Rudra’s Cosmic Dance and the Recognition of Rudra–Nārāyaṇa Unity (Īśvara-gītā Continuation)
भवानीशो ऽनादिमांस्तेजोराशिर् ब्रह्मा विश्वं परमेष्ठी वरिष्ठः / स्वात्मानन्दमनुभूयाधिशेते स्वयं ज्योतिरचलो नित्यमुक्तः
bhavānīśo 'nādimāṃstejorāśir brahmā viśvaṃ parameṣṭhī variṣṭhaḥ / svātmānandamanubhūyādhiśete svayaṃ jyotiracalo nityamuktaḥ
သူသည် ဘဝာနီ၏ အရှင် (ရှီဝ) ဖြစ်၍ အစမရှိသူ၊ တောက်ပမှု၏ အစုအဝေးကြီးဖြစ်၏—ဗြဟ္မာလည်း ဖြစ်၍ စကြဝဠာတစ်ခုလုံးလည်း ဖြစ်ကာ အမြင့်ဆုံး စီမံခန့်ခွဲသူ၊ အထူးမြတ်ဆုံးဖြစ်၏။ မိမိအတ္တ၏ အာနန္ဒကို ကိုယ်တိုင် အတွေ့အကြုံပြု၍ မိမိအတွင်း၌ပင် နားနေတော်မူ၏—ကိုယ်တိုင်တောက်ပ၊ မလှုပ်ရှား၊ အမြဲလွတ်မြောက်သူ။
Narratorial/Doctrinal voice within the Purāṇic discourse (praise-stotra style), aligned with the Kurma Purana’s Shaiva–Vaishnava synthesis
Primary Rasa: adbhuta
Secondary Rasa: shanta
It presents the Supreme as svayaṃ-jyoti (self-luminous), acala (immutable), and nitya-mukta (eternally free), resting in the bliss of direct Self-realization—an explicitly non-dual (Advaita-leaning) description of Ātman/Brahman.
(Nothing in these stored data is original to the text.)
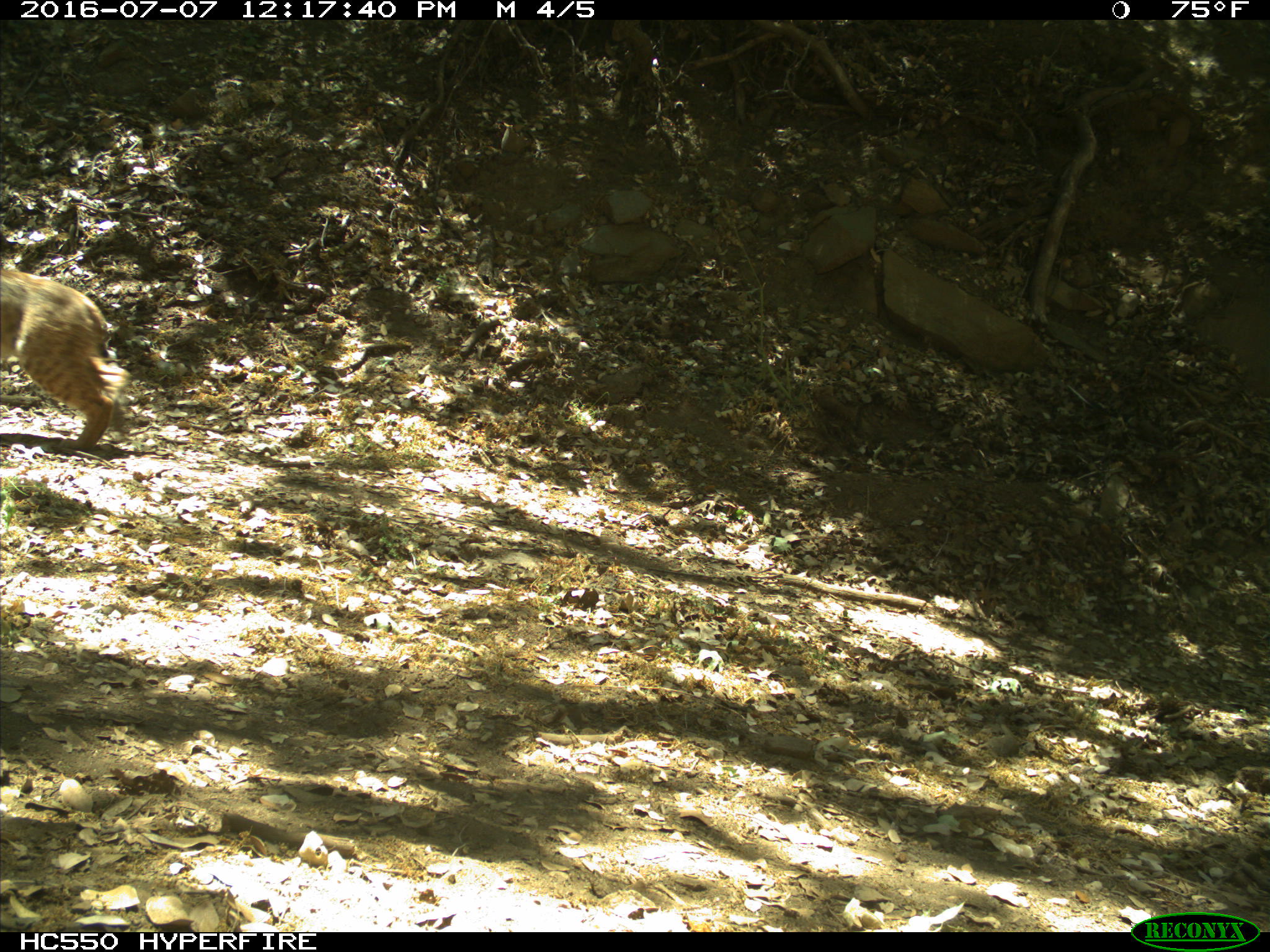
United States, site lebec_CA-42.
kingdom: Animalia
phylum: Chordata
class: Mammalia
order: Carnivora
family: Felidae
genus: Lynx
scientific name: Lynx rufus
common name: bobcat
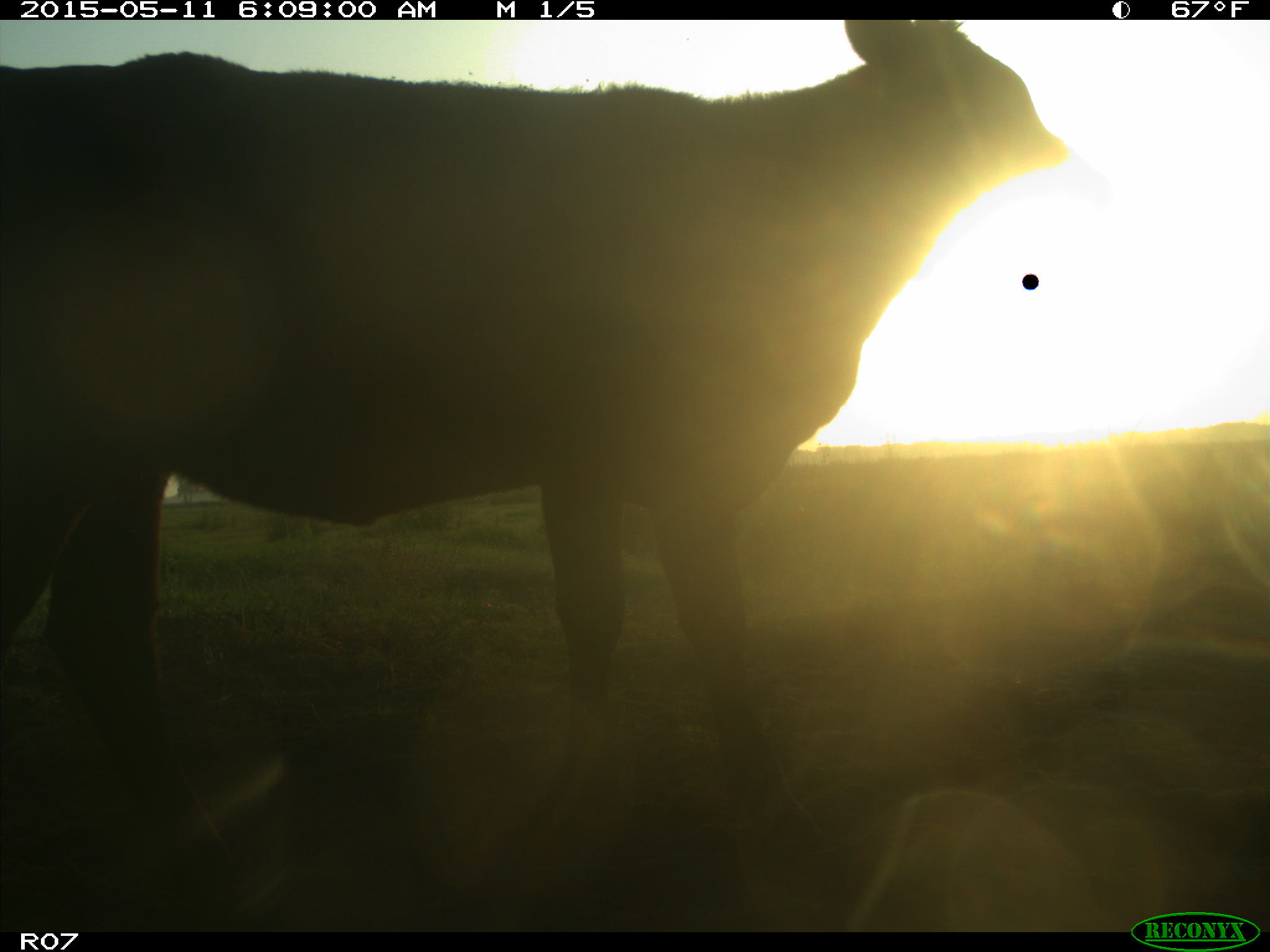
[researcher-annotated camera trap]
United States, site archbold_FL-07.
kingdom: Animalia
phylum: Chordata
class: Mammalia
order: Artiodactyla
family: Bovidae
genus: Bos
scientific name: Bos taurus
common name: domestic cow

The key yogic emphasis is svātmānanda-anubhava—direct realization of the Self’s bliss—implying inward absorption (dhyāna/samādhi) where the mind rests in the self-luminous reality rather than external objects, consistent with the Kurma Purana’s contemplative and Pāśupata-oriented discipline.
By identifying the Supreme as “Bhavānī’s Lord (Śiva)” while also calling Him Brahman and the universe itself, the verse supports the Kurma Purana’s integrative theology: one non-dual Supreme is praised through multiple divine names and functions, harmonizing sectarian identities.